Criminal Justice Reform

Those that have been incarcerated in the United States end up getting out of jail or prison with a huge disadvantage in life. Many are not able to vote, own guns, and can be blocked from getting a wide range of jobs. Because of this, there have been many bills that have been brought up over the years regarding criminal justice reform, allowing former convicts to get back on their feet once they’ve been released.

One of the bills was called the First Step Act, which was a bipartisan bill that was even supported by then-President Donald Trump. For a while, McConnell was seemingly the only one that wasn’t on board with the bill. McConnell felt that criminals shouldn’t be released back into the public early, but eventually was talked into signing off on the bill even if he wasn’t truly in favor of it.

9/11 First Responders

September 11, 2001 marked the largest terrorist attack in United States history and many of those that responded to the scene either ended up losing their lives or contracted a chronic or terminal illness. In 2010, the Zadroga Act was introduced that would help make sure that the first responders from 9/11 would receive all of the medical care that they needed.

However, McConnell voted against the bill, saying that he wanted the tax cuts proposed by George W. Bush to be passed first. There were multiple instances afterward in which McConnell blocked the support of first responders, and it wasn’t until former “Daily Show” host John Stewart addressed Congress in 2019 that the bill was finally passed, with many saying that it took mainstream media pressure for McConnell to change his tune.

Climate Change

There have been countless scientists who have said that climate change is real and needs to be addressed before it becomes a problem that has catastrophic results.
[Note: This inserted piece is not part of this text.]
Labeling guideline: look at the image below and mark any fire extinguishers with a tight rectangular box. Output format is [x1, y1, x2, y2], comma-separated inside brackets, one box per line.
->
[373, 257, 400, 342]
Much of the movement toward preventing climate change happened in the early 1990s, and McConnell was one of the first to deny climate change, saying that the evidence was not conclusive.
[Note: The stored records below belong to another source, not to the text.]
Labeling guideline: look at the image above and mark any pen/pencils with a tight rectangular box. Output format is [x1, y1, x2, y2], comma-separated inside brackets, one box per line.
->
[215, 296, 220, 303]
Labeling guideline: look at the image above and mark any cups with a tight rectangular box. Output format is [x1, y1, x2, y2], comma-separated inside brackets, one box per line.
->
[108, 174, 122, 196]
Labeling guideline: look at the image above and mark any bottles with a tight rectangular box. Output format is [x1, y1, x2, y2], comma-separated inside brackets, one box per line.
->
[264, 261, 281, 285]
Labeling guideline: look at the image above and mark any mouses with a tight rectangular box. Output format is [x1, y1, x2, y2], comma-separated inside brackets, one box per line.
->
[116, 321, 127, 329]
While there were some that weren’t early adopters of the belief in climate change that ended up coming around on the issue, McConnell wasn’t one of them. McConnell said that climate change was a hoax that was made up to create more expensive sources of renewable energy. This has led to a lot of controversies, especially amongst scientists, as McConnell has attempted to convince his constituents that fossil fuels aren’t harming the environment.
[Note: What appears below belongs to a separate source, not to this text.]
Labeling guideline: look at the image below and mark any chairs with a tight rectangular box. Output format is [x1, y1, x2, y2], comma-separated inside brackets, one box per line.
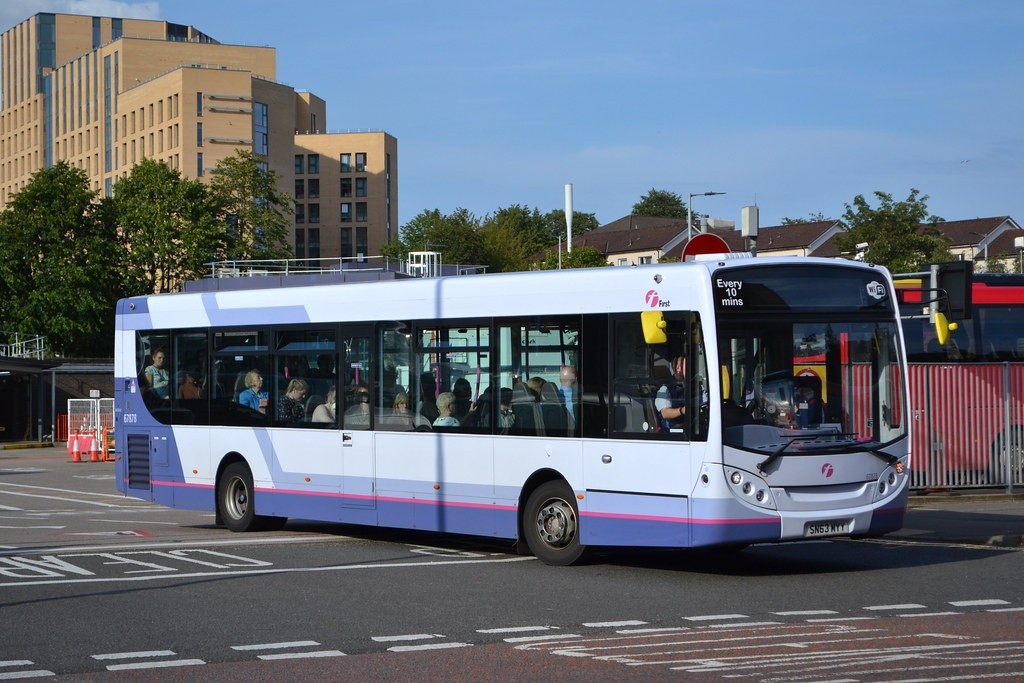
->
[145, 351, 707, 437]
Prior to 2022, members of the Republican Party weren’t quite against the country of Russia as they once were during the Cold War. After Russia invaded Ukraine, however, there were many Republicans that jumped ship on supporting Russia, even if they didn’t put their full support behind Ukraine. McConnell was not only in support of Ukraine years before the invasion, but he has been tough on Russia altogether.

McConnell has been in favor of just about every proposed sanction against Russia, and he spoke directly to the Republicans after the 2022 invasion. “The Ukrainians need help,” McConnell said. “They need it now. Particularly do they need the kinds of weapon systems that go after not only helicopters but higher-flying planes.” He added that Republicans supporting Russia were “lonely voices.”


As the leader of the Republican Party in the Senate, Mitch McConnell has served as the mouthpiece for a lot of issues, and many arguments either for or against higher taxes are directed toward him. McConnell has consistently been against higher taxes for the wealthiest tax bracket and helped reduce the rate from 39.6 to 35 percent for this bracket.

When a proposal was brought up by fellow Senator Rick Scott that would raise taxes and around 40 percent of Americans, McConnell was opposed. “We will not have as part of our agenda a bill that raises taxes on half the American people and sunsets Social Security and Medicare within five years,” McConnell said. When Democrats brought up a bill that would increase tax rates on the richest people, McConnell was against that as well.